In the meantime though... from the Cloudron docs they claim it takes about 50+ messages before spamassassin has enough data to work with to "start" to learn. So before it gets "good" I'd hazard a guess that it could take a couple hundred messages (depending on how much spam you get). I get a lot (~10-30/day) and thankfully after a few months of switching to Cloudron most spam gets into my junk box now, but the first few months were bad. lol. This may have been improved in Cloudron updates since back then too.
So I guess my first question to you is... how many messages are currently in your spam folder? If it's not much, this may be why, you'll need more for it to learn from.

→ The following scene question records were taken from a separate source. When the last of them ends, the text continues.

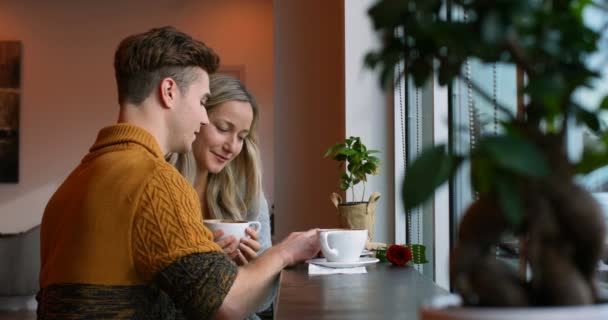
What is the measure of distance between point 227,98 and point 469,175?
2.10 m

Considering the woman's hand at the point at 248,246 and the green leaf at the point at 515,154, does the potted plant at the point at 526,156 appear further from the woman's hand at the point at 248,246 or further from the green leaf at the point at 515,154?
the woman's hand at the point at 248,246

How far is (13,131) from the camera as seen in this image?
24.6ft

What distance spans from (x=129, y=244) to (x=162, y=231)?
8 cm

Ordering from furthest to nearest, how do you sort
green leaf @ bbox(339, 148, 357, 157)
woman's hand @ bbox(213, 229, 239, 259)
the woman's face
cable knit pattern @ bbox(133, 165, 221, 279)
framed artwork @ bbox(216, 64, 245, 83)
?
framed artwork @ bbox(216, 64, 245, 83) → the woman's face → green leaf @ bbox(339, 148, 357, 157) → woman's hand @ bbox(213, 229, 239, 259) → cable knit pattern @ bbox(133, 165, 221, 279)

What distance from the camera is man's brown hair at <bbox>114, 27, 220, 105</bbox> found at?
5.49 feet

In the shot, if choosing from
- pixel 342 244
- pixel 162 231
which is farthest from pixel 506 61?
pixel 342 244

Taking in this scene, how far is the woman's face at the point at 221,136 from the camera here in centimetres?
250

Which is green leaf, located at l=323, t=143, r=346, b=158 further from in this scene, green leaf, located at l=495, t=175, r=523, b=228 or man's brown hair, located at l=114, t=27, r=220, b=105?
green leaf, located at l=495, t=175, r=523, b=228

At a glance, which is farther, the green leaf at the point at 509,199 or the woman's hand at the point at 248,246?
the woman's hand at the point at 248,246

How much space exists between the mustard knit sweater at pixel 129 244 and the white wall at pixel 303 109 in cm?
213

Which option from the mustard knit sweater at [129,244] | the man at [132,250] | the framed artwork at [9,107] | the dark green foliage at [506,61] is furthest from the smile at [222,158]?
the framed artwork at [9,107]

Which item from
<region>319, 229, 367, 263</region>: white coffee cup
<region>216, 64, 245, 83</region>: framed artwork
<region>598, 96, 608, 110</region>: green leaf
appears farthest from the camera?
<region>216, 64, 245, 83</region>: framed artwork

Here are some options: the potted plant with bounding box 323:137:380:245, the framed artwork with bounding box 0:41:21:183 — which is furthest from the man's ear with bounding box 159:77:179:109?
the framed artwork with bounding box 0:41:21:183

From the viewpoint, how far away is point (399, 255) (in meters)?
1.70
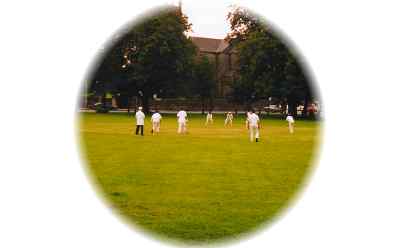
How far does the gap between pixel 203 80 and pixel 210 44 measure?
1407 inches

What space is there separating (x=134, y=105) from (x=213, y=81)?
1194cm

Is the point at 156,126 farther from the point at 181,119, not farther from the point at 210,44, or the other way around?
the point at 210,44

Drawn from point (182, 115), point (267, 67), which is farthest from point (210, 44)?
point (182, 115)

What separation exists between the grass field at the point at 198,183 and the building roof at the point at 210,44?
87.3 metres

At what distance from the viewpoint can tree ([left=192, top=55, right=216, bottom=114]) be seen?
7562cm

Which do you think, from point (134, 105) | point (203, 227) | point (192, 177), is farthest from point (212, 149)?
point (134, 105)

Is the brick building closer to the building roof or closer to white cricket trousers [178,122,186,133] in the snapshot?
the building roof

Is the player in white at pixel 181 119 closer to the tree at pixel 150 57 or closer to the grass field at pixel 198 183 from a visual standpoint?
the grass field at pixel 198 183

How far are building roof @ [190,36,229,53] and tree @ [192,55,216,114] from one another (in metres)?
31.0

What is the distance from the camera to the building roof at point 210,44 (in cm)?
10912

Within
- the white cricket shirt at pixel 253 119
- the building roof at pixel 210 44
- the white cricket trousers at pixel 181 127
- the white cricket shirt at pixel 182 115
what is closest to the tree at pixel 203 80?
the building roof at pixel 210 44

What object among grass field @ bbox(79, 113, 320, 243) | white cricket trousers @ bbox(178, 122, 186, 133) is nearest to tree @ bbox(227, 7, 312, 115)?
white cricket trousers @ bbox(178, 122, 186, 133)

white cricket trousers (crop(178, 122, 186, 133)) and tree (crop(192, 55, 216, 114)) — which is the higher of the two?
tree (crop(192, 55, 216, 114))

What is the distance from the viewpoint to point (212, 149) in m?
21.8
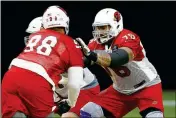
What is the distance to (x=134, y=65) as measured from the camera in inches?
276

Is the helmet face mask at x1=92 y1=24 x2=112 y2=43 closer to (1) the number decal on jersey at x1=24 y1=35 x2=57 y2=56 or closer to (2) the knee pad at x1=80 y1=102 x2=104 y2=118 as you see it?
(2) the knee pad at x1=80 y1=102 x2=104 y2=118

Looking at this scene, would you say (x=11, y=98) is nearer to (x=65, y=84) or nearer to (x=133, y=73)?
(x=133, y=73)

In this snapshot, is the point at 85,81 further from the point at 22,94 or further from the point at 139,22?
the point at 139,22

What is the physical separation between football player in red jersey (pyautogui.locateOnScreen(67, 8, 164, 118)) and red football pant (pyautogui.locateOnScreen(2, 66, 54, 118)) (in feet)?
3.65

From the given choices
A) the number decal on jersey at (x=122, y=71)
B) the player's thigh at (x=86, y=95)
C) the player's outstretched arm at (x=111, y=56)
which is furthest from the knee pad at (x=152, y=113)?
the player's thigh at (x=86, y=95)

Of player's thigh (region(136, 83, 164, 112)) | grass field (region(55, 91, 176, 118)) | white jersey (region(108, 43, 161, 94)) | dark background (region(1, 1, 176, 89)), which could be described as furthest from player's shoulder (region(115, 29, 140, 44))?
dark background (region(1, 1, 176, 89))

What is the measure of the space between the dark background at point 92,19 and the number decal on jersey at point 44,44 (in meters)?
6.37

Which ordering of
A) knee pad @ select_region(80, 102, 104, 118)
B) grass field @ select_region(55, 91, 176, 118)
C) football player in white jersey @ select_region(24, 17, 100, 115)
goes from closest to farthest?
knee pad @ select_region(80, 102, 104, 118), football player in white jersey @ select_region(24, 17, 100, 115), grass field @ select_region(55, 91, 176, 118)

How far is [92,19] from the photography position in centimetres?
1247

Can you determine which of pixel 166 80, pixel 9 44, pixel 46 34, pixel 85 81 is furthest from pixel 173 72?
pixel 46 34

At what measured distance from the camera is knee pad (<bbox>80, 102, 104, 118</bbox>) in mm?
7176

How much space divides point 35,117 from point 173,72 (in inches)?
303

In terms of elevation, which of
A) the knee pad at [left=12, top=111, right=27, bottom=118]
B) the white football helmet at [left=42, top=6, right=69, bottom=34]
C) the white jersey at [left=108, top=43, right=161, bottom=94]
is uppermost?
the white football helmet at [left=42, top=6, right=69, bottom=34]

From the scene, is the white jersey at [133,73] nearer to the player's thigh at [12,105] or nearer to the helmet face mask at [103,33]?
the helmet face mask at [103,33]
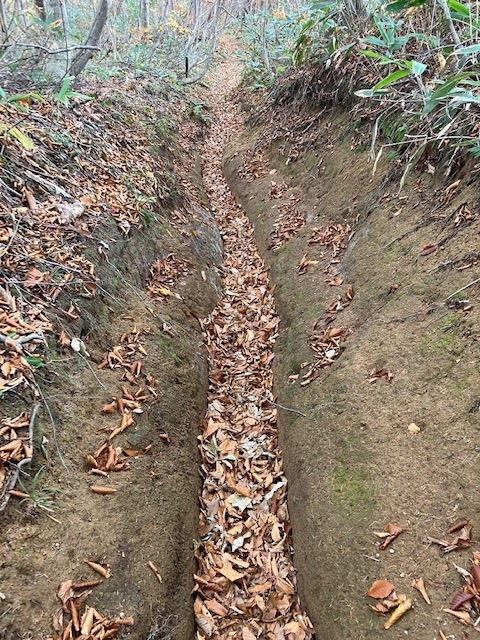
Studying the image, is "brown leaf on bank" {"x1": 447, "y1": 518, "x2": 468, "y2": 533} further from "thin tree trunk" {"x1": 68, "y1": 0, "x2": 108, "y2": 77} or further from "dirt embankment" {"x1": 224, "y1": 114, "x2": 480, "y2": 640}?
"thin tree trunk" {"x1": 68, "y1": 0, "x2": 108, "y2": 77}

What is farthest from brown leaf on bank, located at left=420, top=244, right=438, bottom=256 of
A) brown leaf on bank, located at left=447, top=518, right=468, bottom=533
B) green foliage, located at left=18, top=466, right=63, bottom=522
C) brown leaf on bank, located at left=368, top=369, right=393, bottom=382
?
green foliage, located at left=18, top=466, right=63, bottom=522

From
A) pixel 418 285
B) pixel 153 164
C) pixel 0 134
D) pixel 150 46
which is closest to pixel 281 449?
pixel 418 285

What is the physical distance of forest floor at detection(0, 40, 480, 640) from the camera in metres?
2.70

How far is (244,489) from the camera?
3830 millimetres

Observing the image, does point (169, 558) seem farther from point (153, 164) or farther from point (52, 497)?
point (153, 164)

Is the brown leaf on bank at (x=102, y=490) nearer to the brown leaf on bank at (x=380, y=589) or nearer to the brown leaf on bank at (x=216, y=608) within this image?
the brown leaf on bank at (x=216, y=608)

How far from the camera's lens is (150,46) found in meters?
16.5

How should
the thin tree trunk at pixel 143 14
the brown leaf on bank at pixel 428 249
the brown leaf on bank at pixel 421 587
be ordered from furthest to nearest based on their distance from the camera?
the thin tree trunk at pixel 143 14 < the brown leaf on bank at pixel 428 249 < the brown leaf on bank at pixel 421 587

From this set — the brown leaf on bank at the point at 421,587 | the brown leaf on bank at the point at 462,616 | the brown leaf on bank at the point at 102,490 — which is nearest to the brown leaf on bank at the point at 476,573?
the brown leaf on bank at the point at 462,616

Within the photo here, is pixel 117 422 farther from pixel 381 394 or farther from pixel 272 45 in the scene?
pixel 272 45

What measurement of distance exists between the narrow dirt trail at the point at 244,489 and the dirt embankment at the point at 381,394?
0.60 ft

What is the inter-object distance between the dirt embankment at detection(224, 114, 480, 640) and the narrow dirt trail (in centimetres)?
18

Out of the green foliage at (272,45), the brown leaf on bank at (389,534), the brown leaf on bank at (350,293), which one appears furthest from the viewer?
the green foliage at (272,45)

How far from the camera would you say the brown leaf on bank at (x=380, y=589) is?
8.73ft
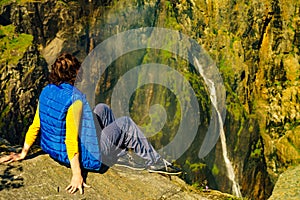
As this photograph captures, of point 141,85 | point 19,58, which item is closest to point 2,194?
point 19,58

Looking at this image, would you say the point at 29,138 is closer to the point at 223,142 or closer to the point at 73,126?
the point at 73,126

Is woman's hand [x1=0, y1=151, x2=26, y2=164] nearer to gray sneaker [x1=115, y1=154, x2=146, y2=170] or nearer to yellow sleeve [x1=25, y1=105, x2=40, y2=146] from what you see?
yellow sleeve [x1=25, y1=105, x2=40, y2=146]

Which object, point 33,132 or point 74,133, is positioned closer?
point 74,133

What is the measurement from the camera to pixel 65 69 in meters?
4.54

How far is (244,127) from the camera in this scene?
19578 mm

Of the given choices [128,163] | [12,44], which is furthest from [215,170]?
[128,163]

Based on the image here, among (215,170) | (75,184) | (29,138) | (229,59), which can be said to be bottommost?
(215,170)

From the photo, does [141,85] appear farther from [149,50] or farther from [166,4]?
[166,4]

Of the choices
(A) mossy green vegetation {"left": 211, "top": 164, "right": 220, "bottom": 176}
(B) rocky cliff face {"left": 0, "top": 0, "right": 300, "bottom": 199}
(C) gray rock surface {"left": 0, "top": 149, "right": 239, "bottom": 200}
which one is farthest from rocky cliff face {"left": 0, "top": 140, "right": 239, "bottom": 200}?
(A) mossy green vegetation {"left": 211, "top": 164, "right": 220, "bottom": 176}

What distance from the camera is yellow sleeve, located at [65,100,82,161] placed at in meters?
4.45

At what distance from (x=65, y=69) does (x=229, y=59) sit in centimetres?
1577

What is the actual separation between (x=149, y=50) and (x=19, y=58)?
6.00m

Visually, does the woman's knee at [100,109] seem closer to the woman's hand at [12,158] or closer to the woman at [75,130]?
the woman at [75,130]

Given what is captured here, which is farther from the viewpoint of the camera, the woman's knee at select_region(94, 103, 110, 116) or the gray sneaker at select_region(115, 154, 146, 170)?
the gray sneaker at select_region(115, 154, 146, 170)
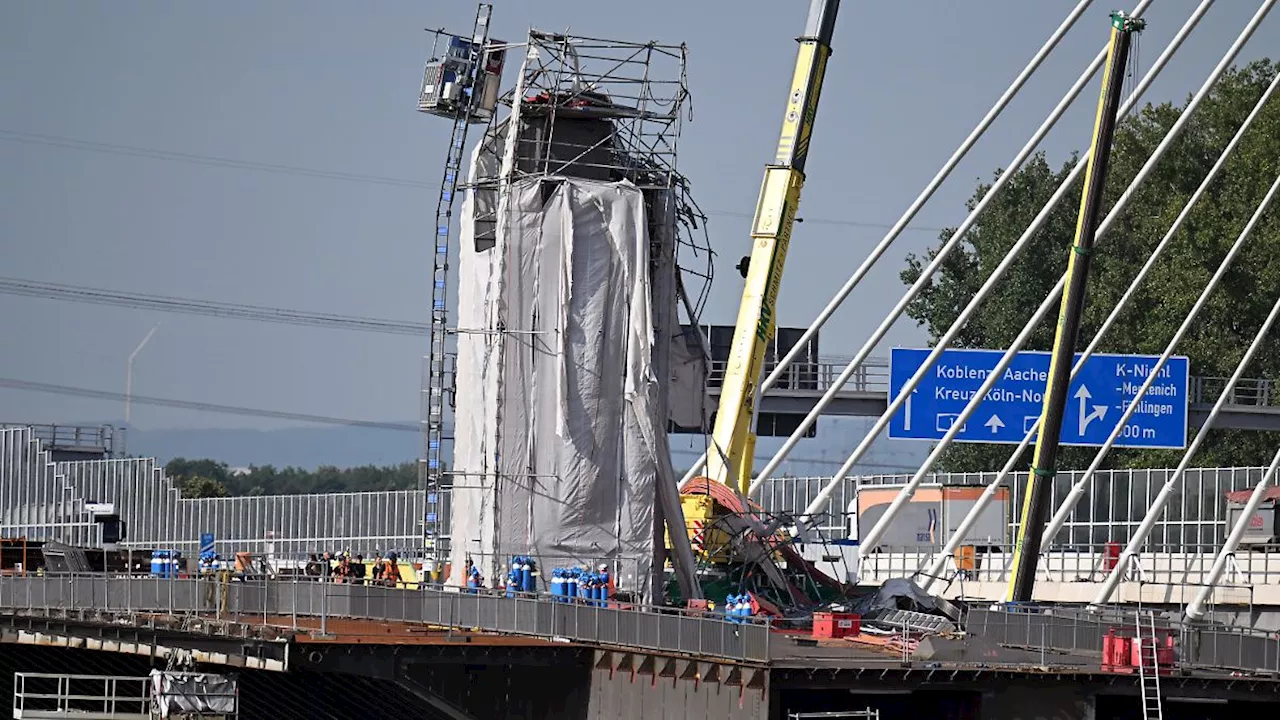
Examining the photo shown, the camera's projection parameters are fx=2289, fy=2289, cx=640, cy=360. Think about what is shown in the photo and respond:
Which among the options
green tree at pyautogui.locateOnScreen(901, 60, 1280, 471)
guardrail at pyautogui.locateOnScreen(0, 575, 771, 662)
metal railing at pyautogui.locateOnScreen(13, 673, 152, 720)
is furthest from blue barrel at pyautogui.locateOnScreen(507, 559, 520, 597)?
green tree at pyautogui.locateOnScreen(901, 60, 1280, 471)

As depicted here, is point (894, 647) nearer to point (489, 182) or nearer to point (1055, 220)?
point (489, 182)

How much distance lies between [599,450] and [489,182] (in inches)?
282

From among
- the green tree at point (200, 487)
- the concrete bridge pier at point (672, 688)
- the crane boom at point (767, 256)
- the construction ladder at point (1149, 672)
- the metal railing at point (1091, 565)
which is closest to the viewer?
the concrete bridge pier at point (672, 688)

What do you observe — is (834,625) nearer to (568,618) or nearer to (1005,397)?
(568,618)

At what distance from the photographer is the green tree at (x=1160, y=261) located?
106438 millimetres

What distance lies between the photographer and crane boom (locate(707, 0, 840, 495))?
A: 2235 inches

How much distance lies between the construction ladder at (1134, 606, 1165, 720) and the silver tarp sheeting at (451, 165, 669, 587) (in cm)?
1389

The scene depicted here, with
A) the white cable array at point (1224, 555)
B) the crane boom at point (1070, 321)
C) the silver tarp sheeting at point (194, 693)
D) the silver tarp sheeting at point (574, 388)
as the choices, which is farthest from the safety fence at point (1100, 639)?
the silver tarp sheeting at point (194, 693)

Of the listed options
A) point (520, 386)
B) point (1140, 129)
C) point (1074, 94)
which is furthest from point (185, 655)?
point (1140, 129)

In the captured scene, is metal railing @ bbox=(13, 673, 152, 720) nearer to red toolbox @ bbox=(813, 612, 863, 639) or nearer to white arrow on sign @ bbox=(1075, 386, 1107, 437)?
red toolbox @ bbox=(813, 612, 863, 639)

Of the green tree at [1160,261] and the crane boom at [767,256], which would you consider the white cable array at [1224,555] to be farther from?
the green tree at [1160,261]

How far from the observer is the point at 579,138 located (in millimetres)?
53812

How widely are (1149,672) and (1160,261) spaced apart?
234 feet

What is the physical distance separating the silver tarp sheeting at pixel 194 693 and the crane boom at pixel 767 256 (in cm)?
1579
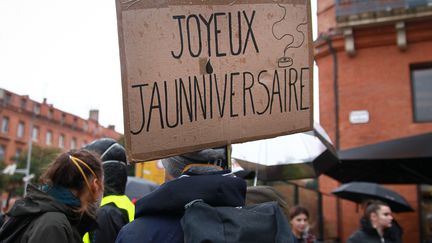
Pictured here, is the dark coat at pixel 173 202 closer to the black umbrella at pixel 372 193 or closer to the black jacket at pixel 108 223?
the black jacket at pixel 108 223

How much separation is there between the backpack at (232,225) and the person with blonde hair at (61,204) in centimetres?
87

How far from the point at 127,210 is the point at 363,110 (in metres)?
8.91

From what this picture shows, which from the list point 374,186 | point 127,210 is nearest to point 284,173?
point 374,186

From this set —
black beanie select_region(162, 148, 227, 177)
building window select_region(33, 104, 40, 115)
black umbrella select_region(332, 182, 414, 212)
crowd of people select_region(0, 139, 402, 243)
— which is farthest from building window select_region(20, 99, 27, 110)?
black beanie select_region(162, 148, 227, 177)

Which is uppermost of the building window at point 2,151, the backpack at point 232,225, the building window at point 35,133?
the backpack at point 232,225

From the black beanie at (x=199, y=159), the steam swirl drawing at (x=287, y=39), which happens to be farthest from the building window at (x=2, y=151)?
the steam swirl drawing at (x=287, y=39)

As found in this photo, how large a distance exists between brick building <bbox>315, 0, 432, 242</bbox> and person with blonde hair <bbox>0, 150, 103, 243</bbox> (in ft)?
29.7

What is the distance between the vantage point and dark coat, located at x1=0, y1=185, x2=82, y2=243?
2166 millimetres

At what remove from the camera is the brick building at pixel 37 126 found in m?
50.7

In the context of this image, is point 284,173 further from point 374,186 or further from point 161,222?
point 161,222

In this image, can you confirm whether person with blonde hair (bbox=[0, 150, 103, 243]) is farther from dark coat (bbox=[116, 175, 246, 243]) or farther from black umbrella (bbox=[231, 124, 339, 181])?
black umbrella (bbox=[231, 124, 339, 181])

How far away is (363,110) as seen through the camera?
1110 centimetres

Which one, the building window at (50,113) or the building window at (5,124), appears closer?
the building window at (5,124)

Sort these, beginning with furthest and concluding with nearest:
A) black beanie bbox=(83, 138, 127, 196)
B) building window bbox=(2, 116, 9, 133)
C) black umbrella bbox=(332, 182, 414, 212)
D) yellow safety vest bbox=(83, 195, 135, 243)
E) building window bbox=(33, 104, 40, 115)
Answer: building window bbox=(33, 104, 40, 115), building window bbox=(2, 116, 9, 133), black umbrella bbox=(332, 182, 414, 212), black beanie bbox=(83, 138, 127, 196), yellow safety vest bbox=(83, 195, 135, 243)
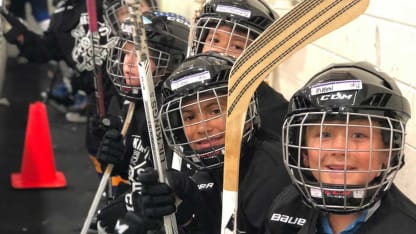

Ideally, SA should be catching. But the fact of the matter is that SA gives kinda low visibility into it's learning or how it categorizes mail. I think maybe something like rspamd is better here but it does require more resources to run and also has more packaging requirements than simple SA.
@imc67 if you look into the raw mail headers, it will tell you how it assigned the scoring. Is there anything obvious there?
@girish said in Spam filter doesn't always learn:
rspamd is better here but it does require more resources
rspamd require less training to work, and less complicated configuration setup.
but without clamav is pretty much equal to spamassasin with a little bit of training, and tweak.
AntiSpam in general are really havy to run, and complicated, if you take a plesk or cpanel antispam out of the box are similar to cloudron on.
The only solution is to implement a more complete stack in general, with blacklist, signature, DNSBL in a collaborative way, so that every cloudron can report spam and especially ham.
@imc67 if u want to manually improve you can add barracuda (b.barracudacentral.org) DNSBL to start. (this guide should work; backup your config file before edit it).
The issue of cloudron are mostly resources, because an efficient antispam will take to much ram, and cpu, so we need to find alternative solution, and my company is try to help cloudron to improve on this.
d19dotca last edited by
Out of curiosity, is Cloudron configuring SpamAssassin for BAYES training with sa-learn commands? I tried searching the Cloudron Git but couldn't find any references to it. Perhaps this may be helpful for improving spam filtering with regards to BAYES and such?
From my understanding it dose, but it's not enough data on a single server to actually make a difference.
d19dotca last edited by
@MooCloud_Matt I see the BAYES rules applied but I find that I often have to move spam from inbox to spam or vice-versa and it doesn’t seem to learn very well at all. Makes me question if this can be improved at all. Is the sa-learn command running as a cron for example to force learning at all for inbox and archive folders (rather than only inbox alone for example) as ham messages and then the same for the junk folder for spam messages? Just seems very ineffective, anecdotally, unfortunately.
We got improvement after the 500 mail for day, feed to our ML filter, BAYES normally need less information, but if you don't have enough fresh data it will always be too late.